* [ABOUT THIS TASK] Restate word for word only the lines running from the one with "Joaquin Rodrigo: Concierto" to the end of the data, both ends included. Omit any pictures.

**** AVAILABLE DATA ****

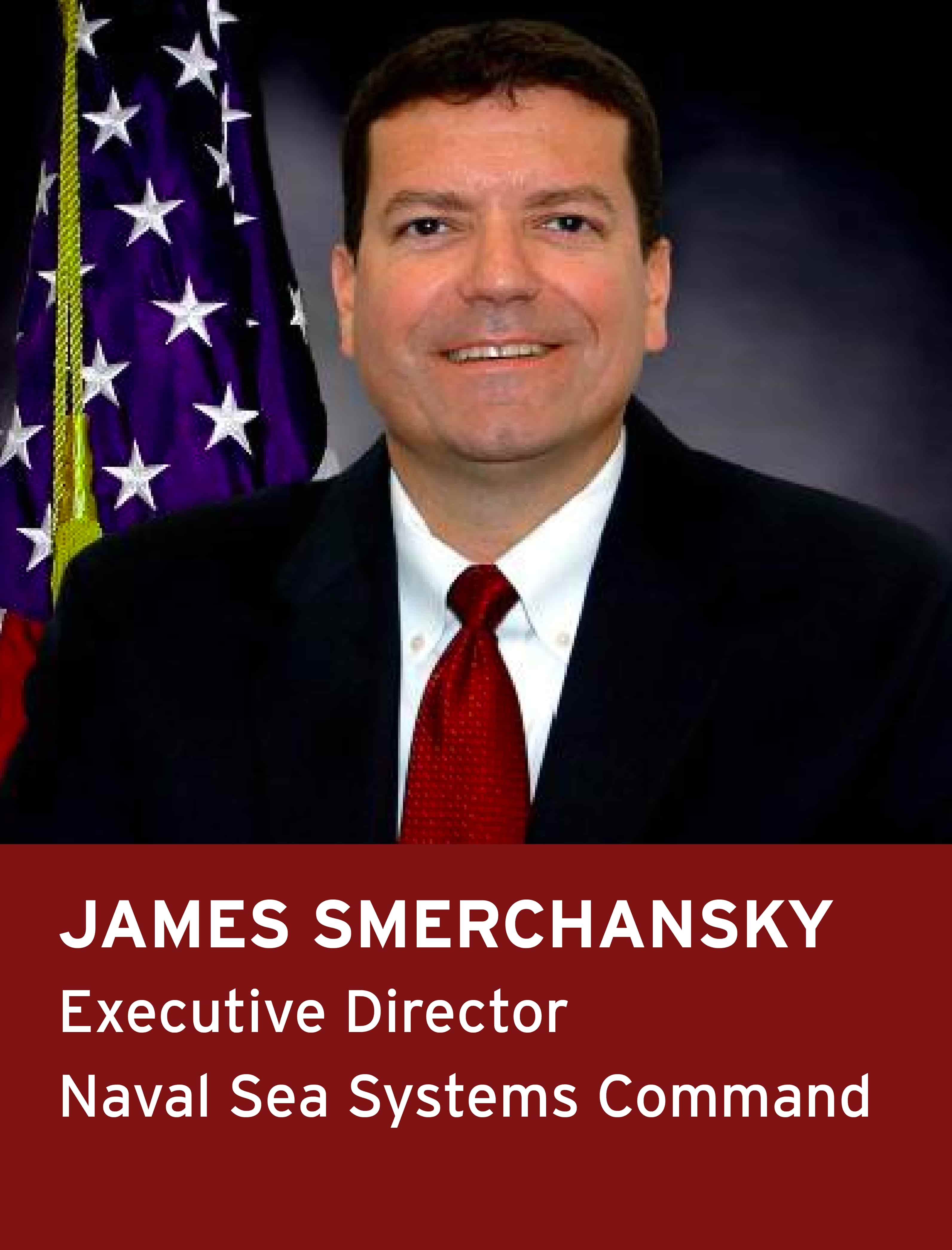James Smerchansky, Executive Director, Naval Sea Systems Command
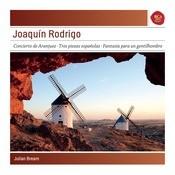 Joaquin Rodrigo: Concierto De Aranjuez; Tres Piezas Espanolas; Fantasa Para Un Gentil Hombre  - Sony Classical Masters Songs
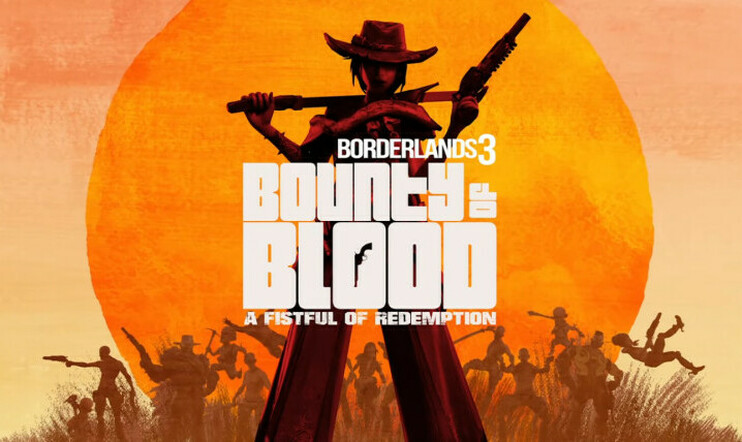 Borderlands 3, Borderlands, Gearbox, Gearbox Software, Bounty of Blood: A Fistful of Redemption
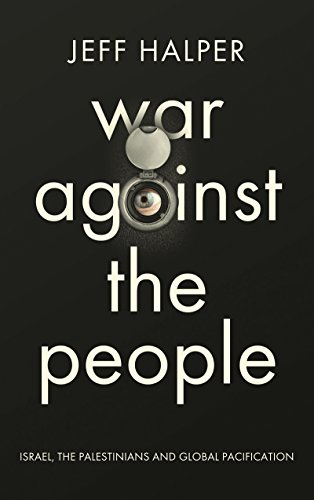 9780745334318: War Against the People: Israel, the Palestinians and Global Pacification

****

* [ANSWER BOX]
 Joaquin Rodrigo: Concierto De Aranjuez; Tres Piezas Espanolas; Fantasa Para Un Gentil Hombre  - Sony Classical Masters Songs
 Borderlands 3, Borderlands, Gearbox, Gearbox Software, Bounty of Blood: A Fistful of Redemption
 9780745334318: War Against the People: Israel, the Palestinians and Global Pacification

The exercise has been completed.